EXTRACTED TEXT:
★ ★ ★ ★

Posted by Eugene Wallingford | Permalink | Categories: General, Personal

August 03, 2016 1:56 PM

Programming: Don't Knock It Till You Try It

We have a fair number of students on campus outside of CS who want to become web designers, but few of them think they should learn to program. Some give it a try when one of our communications profs tells them how exciting and liberating it can be. In general, though, it's a hard sell. Programming sounds boring to them, full of low-level details better left to techies over in computer science.

This issue pervades the web design community. In The Bomb in the Garden, Matthew Butterick does a great job of explaining why the web as a design medium is worth saving, and pointing to ways in which programming can release the creativity we need to keep it alive.

Which brings me to my next topic--what should designers know about programming?

And I know that some of you will think this is beating a dead horse. But when we talk about restoring creativity to the web, and expanding possibilities, we can't avoid the fact that just like the web is a typographic medium, it's also a programmable medium.

And I'm a designer who actually does a lot of programming in my work. So I read the other 322,000 comments about this on the web. I still think there's a simple and non-dogmatic answer, which is this:

You don't have to learn programming, but don't knock it till you try it.

It's fun for me when one of the web design students majoring in another department takes his or her first programming class and is sparked by the possibilities that writing a program opens up. And we in CS are happy to help them go deeper into the magic.

Butterick speaks truth when he says he's a designer who does a lot of programming in his work. Check out Pollen, the publishing system he created to write web-based books. Pollen's documentation says that it "helps authors make functional and beautiful digital books". That's true. It's a very nice package.


Posted by Eugene Wallingford | Permalink | Categories: Computing, General

July 31, 2016 10:19 AM

"I Live In Air Filled With Images..."

Leonard Baskin waved his arms around his head:

I tell you honestly that I do not live in air. I live in air filled with images, waiting, waiting. And they are mad at me because I don't make them. This is not a fantasy. It is real, I assure you.

I know a few programmers who feel the same way about code. I have periods of such immediacy myself.

This is one of those double-edged phenomena, though. Many people would like to find some goal or activity that so enlivens their world, but they also do not want it to drive them to endless distraction. Fortunately, when we get deep into creating a new something, the swirl goes away for a while.

(This passage comes from Conversations with Artists, which I have now quoted a few times. I promise not to type the entire book into my blog.)

★ ★ ★ ★

Records from a data source:
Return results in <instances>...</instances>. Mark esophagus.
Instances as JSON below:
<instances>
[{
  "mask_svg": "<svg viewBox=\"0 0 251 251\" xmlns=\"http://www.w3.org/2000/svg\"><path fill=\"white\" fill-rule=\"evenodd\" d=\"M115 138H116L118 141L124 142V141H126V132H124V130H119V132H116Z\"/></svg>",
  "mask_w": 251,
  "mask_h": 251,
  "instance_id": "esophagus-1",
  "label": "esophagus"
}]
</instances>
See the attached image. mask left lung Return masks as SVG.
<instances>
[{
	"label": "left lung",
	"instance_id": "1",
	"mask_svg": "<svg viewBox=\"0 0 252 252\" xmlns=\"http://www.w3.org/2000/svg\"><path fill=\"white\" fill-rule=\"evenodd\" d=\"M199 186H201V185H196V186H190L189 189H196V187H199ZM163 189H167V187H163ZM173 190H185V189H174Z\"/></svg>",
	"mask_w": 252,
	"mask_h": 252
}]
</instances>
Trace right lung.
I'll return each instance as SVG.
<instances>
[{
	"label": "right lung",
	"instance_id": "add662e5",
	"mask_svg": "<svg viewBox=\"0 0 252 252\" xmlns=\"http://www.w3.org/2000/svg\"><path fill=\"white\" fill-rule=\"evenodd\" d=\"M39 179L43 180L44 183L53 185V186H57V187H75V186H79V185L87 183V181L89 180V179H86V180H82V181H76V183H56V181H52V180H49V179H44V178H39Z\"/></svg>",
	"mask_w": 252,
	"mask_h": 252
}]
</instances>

★ ★ ★ ★

TASKS TO PERFORM:
A. In the blog excerpt, begin at the words "I tell you honestly" and stop after "for a while.", substituting "designers" for "programmers".
B. According to the blog excerpt, what is the name of the publishing system Butterick created to write web-based books?

EXERCISE RESULTS:
A.
I tell you honestly that I do not live in air. I live in air filled with images, waiting, waiting. And they are mad at me because I don't make them. This is not a fantasy. It is real, I assure you.

I know a few designers who feel the same way about code. I have periods of such immediacy myself.

This is one of those double-edged phenomena, though. Many people would like to find some goal or activity that so enlivens their world, but they also do not want it to drive them to endless distraction. Fortunately, when we get deep into creating a new something, the swirl goes away for a while.

B. Pollen